Assim, ao se tratar de que a criança é constituída através do discurso


do outro, um outro que opere através de palavras, que deixe marcas, que insira
na crianças significantes capazes de simbolizar esse pequeno corpo, como
afirma (JERUZALINSKY, 2010, P,28) “ O lugar simbólico na cadeia significante
dos pais (ou àqueles que o cuidam) reordena seu corpo em um sistema que
nada tem a ver com o biológico, em um mais além da mera subsistência”. Os
sintomas, portanto, o que aparece muitas vezes como desajustes da criança no
ambiente escolar, podem então serem considerados formação do inconsciente desse
sujeito, fazendo uma diferenciação da criança – objeto, para criança – sujeito.
O Outro referido ao simbólico não consegue, porém, dar conta de tudo pela
palavra e nos remete ao impossível de se dizer. Esse impossível a descoberto gera
mal-estar, mobilizando o sujeito em busca de maneiras diferenciadas para suportá-lo.
Aquilo que advém como resposta de cada um ao mal-estar demonstra o modo
particular do funcionamento psíquico e, inclusive, produz sintomas.

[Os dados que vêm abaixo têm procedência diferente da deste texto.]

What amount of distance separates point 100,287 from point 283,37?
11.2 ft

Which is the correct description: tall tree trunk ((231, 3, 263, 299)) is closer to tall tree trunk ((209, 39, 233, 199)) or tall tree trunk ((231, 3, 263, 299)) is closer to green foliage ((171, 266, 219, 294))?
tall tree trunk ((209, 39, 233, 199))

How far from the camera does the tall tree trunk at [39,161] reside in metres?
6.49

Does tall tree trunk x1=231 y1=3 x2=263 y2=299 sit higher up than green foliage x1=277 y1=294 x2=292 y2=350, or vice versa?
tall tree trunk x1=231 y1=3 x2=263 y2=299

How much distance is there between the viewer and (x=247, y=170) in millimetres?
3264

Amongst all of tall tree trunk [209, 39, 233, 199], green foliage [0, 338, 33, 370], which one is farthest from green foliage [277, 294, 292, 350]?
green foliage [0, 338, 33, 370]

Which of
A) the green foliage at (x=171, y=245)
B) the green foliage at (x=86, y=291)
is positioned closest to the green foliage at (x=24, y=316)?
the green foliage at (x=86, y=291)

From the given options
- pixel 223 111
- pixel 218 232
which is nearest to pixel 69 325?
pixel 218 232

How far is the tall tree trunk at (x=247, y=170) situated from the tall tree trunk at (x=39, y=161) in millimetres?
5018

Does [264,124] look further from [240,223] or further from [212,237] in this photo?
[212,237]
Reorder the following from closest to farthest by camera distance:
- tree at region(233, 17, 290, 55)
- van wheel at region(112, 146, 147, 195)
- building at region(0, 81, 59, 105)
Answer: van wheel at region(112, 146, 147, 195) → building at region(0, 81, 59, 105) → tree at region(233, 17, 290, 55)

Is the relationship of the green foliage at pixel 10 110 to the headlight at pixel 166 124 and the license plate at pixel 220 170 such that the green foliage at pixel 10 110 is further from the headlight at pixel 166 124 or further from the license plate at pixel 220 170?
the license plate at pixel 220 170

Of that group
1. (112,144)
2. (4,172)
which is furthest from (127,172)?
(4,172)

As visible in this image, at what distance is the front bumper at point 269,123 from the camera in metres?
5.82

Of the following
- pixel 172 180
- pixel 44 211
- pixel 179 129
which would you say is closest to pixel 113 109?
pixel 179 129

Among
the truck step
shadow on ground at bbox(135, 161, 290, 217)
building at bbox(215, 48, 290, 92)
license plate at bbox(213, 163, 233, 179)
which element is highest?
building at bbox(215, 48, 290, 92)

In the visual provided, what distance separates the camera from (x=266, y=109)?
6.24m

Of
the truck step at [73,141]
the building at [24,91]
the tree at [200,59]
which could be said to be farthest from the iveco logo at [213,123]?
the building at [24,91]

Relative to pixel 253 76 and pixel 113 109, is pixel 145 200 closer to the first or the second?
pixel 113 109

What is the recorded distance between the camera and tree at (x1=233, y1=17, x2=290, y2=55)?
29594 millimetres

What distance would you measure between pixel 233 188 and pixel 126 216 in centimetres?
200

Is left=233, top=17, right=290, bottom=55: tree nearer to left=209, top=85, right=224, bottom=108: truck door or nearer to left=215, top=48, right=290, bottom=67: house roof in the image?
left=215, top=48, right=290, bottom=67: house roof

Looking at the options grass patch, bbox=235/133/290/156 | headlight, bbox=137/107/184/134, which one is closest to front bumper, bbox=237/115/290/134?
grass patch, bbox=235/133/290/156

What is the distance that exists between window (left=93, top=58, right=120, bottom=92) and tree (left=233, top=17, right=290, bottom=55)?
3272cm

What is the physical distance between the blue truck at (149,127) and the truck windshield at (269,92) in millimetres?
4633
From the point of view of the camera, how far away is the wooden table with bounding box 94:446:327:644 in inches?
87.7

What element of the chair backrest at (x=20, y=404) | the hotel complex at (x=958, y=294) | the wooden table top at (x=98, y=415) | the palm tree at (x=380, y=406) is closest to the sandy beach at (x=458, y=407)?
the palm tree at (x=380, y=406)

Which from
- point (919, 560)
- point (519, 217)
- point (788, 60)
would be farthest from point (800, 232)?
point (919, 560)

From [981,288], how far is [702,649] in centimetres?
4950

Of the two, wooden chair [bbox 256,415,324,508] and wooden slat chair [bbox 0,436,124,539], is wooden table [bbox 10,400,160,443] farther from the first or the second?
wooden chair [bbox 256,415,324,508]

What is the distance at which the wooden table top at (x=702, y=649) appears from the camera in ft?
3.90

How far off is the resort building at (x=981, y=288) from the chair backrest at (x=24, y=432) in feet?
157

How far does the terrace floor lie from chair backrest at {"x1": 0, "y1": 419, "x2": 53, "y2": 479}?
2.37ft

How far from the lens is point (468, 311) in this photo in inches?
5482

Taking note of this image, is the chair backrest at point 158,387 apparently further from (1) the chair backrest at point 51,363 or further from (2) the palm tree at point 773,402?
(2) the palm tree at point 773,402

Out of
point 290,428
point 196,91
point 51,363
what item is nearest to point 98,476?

Lanjoquiere (2002), interroga quais as razões que levam um adulto (seja ele
professor, ou pai), a ocupar um caráter educativo. Ele coloca, que além dos motivos
individuais, esta escolha diz respeito a amortizar a dívida simbólica, adquirida na sua
própria infância, com os adultos importantes, “ O que a educação tenta repor, é
sentido como falta” (p,140). Uma falta em ser para o outro. Assim poderia se pensar
que aquele que educa o faz em nome de uma dívida com seu próprio pai (enquanto
representante do simbólico).

No passado ao nos lembrar de momentos onde o conhecimento era passado


de geração para geração, o lugar do saber materno fazia papel fundamental, fazendo
laço e remetendo a criança, a uma história, a sua própria história, mas nos dias de
hoje, diante de uma sociedade tão individualizada que sofre com tamanho
desamparo, muito se perdeu, esse conhecimento e saber, é obtido, muitas
vezes, por referenciais médicos e diagnósticos. São numerosos os casos, onde
a medicação é a saída tida pelos adultos, diante dos “desajustes”, das
crianças, mascarando assim os verdadeiros sintomas, e de seu próprio saber
sobre seu corpo, ficando o seu próprio desejo sedado.